Copy the lines below verbatim, but only from the line containing "What distance lies" through the end of the data.
## begin Dataset content
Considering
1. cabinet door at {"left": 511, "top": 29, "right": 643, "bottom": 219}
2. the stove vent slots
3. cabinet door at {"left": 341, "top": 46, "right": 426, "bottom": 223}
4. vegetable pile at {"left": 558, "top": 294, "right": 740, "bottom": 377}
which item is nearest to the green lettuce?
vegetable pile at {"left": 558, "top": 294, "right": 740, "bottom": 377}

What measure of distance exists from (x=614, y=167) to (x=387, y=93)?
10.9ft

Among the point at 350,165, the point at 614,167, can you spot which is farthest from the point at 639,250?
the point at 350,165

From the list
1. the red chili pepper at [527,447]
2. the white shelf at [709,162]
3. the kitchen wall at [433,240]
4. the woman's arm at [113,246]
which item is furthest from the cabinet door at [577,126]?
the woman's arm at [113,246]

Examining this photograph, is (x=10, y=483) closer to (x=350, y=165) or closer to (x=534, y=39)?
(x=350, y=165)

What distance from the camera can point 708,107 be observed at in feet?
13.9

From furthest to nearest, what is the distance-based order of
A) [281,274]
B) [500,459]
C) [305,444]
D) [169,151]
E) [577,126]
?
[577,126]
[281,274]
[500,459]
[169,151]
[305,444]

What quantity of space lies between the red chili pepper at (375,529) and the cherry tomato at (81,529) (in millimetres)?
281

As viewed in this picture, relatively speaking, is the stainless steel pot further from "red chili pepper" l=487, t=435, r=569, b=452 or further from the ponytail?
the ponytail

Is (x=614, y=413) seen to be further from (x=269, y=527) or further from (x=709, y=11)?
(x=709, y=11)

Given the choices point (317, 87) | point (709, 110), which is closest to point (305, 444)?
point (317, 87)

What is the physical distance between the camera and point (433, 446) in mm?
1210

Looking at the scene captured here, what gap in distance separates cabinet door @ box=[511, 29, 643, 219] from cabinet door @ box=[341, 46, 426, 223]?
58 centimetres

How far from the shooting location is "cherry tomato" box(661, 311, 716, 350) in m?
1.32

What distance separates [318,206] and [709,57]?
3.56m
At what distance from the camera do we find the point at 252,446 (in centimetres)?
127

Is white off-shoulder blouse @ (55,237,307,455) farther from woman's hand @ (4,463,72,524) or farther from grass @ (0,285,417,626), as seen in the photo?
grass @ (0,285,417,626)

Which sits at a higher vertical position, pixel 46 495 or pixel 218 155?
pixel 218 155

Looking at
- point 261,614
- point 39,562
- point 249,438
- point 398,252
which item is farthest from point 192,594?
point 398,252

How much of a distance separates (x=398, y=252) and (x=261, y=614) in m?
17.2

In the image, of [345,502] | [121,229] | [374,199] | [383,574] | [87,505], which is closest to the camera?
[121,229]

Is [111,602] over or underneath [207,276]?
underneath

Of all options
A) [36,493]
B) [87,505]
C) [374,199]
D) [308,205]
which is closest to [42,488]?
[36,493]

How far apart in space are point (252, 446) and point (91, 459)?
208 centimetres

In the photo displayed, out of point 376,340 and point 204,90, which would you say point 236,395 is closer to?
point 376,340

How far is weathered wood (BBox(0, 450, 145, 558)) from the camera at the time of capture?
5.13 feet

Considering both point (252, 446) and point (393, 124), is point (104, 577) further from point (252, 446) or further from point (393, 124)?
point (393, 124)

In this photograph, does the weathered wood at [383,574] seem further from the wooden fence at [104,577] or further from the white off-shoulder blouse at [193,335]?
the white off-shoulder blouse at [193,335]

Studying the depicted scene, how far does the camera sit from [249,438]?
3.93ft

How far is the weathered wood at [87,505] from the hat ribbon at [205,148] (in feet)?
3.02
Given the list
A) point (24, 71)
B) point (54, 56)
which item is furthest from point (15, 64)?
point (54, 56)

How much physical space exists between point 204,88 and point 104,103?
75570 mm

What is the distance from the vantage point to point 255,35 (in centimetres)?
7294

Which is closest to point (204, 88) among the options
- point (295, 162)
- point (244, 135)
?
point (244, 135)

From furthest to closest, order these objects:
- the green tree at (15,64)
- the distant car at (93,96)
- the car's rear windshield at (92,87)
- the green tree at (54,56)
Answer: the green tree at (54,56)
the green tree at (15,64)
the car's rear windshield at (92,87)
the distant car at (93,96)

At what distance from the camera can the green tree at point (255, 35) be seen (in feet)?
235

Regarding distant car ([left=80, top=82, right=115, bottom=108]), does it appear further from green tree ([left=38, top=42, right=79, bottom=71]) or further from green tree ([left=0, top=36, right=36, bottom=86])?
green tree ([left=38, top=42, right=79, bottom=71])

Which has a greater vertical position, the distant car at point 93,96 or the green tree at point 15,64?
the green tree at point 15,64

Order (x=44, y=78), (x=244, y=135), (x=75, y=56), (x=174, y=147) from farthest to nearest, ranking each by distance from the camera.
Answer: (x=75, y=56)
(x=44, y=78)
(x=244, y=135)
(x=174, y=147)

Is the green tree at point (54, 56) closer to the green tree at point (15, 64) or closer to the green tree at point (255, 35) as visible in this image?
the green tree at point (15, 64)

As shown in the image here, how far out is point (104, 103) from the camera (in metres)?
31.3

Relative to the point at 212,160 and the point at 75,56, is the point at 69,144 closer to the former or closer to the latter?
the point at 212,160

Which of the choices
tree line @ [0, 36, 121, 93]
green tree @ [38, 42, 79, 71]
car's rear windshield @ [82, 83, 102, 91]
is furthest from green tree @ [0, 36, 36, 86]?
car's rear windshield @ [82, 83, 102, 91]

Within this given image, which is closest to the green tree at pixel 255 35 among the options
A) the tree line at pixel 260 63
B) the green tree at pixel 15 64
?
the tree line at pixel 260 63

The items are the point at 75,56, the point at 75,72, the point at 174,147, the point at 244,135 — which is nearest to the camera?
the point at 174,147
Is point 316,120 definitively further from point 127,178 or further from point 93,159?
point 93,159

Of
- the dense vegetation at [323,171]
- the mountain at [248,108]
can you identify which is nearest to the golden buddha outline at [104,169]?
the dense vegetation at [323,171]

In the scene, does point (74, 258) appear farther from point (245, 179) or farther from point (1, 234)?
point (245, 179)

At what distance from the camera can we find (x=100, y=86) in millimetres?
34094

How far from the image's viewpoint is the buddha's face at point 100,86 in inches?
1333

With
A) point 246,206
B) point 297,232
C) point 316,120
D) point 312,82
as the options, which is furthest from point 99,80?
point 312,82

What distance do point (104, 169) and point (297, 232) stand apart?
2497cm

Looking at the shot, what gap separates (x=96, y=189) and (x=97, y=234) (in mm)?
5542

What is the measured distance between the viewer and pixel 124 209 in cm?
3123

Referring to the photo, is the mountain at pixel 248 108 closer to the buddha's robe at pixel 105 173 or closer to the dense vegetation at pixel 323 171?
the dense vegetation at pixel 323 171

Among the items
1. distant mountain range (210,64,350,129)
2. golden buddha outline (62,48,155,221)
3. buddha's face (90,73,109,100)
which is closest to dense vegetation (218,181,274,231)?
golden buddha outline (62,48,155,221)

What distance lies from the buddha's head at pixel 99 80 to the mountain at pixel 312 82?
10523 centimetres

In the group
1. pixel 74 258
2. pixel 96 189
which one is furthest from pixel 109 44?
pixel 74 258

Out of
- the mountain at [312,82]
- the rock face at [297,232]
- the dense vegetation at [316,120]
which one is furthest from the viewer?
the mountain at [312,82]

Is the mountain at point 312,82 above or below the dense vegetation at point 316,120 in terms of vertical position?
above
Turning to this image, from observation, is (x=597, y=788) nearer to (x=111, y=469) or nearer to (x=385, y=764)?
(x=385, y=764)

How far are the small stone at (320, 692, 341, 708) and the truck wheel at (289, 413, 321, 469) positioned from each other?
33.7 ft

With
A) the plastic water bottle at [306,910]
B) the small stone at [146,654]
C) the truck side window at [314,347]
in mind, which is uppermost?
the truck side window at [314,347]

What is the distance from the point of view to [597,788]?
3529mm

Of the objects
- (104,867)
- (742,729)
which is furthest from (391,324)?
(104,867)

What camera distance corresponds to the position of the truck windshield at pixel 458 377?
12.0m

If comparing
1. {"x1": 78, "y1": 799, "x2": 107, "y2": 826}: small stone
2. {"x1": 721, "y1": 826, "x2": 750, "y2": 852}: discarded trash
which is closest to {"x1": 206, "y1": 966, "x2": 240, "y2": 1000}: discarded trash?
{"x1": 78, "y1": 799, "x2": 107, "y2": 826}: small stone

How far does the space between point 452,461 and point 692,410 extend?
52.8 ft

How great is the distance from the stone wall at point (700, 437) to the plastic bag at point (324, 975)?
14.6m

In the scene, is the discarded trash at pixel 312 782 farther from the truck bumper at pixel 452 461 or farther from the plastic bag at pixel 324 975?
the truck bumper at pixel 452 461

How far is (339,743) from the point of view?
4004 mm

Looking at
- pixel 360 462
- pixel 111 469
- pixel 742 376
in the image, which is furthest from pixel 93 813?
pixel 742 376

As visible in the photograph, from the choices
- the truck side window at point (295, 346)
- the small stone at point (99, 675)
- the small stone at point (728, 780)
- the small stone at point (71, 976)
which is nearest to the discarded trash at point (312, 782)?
## end Dataset content
## Solution for this exercise
What distance lies from the buddha's head at pixel 99 80 to the mountain at pixel 312 82?
10523 centimetres

In the group
1. pixel 74 258
2. pixel 96 189
which one is furthest from pixel 109 44?
pixel 74 258

Out of
- the mountain at [312,82]
- the rock face at [297,232]
- the dense vegetation at [316,120]
which one is furthest from the viewer?
the mountain at [312,82]

Is the mountain at point 312,82 above or below the dense vegetation at point 316,120 in terms of vertical position?
above
Turning to this image, from observation, is (x=597, y=788) nearer to (x=111, y=469) or nearer to (x=385, y=764)?
(x=385, y=764)

How far are the small stone at (320, 692, 341, 708) and the truck wheel at (289, 413, 321, 469) positioned from each other?
33.7 ft

With
A) the plastic water bottle at [306,910]
B) the small stone at [146,654]
C) the truck side window at [314,347]
in mind, which is uppermost?
the truck side window at [314,347]

What is the distance from the point of view to [597,788]?
3529mm

Of the objects
- (104,867)
- (742,729)
which is furthest from (391,324)?
(104,867)

What camera distance corresponds to the position of the truck windshield at pixel 458 377?
12.0m

If comparing
1. {"x1": 78, "y1": 799, "x2": 107, "y2": 826}: small stone
2. {"x1": 721, "y1": 826, "x2": 750, "y2": 852}: discarded trash
which is closest to {"x1": 206, "y1": 966, "x2": 240, "y2": 1000}: discarded trash?
{"x1": 78, "y1": 799, "x2": 107, "y2": 826}: small stone

How far does the space between point 452,461 and point 692,410 extend?
52.8 ft

How great is the distance from the stone wall at point (700, 437) to the plastic bag at point (324, 975)?
14.6m

In the scene, is the discarded trash at pixel 312 782 farther from the truck bumper at pixel 452 461 or farther from the plastic bag at pixel 324 975?
the truck bumper at pixel 452 461

How far is (339,743) from the point of view?
4004 mm

Looking at
- pixel 360 462
- pixel 111 469
- pixel 742 376
in the image, which is furthest from pixel 93 813?
pixel 742 376

As visible in the photograph, from the choices
- the truck side window at point (295, 346)
- the small stone at point (99, 675)
- the small stone at point (728, 780)
- the small stone at point (71, 976)
which is nearest to the discarded trash at point (312, 782)?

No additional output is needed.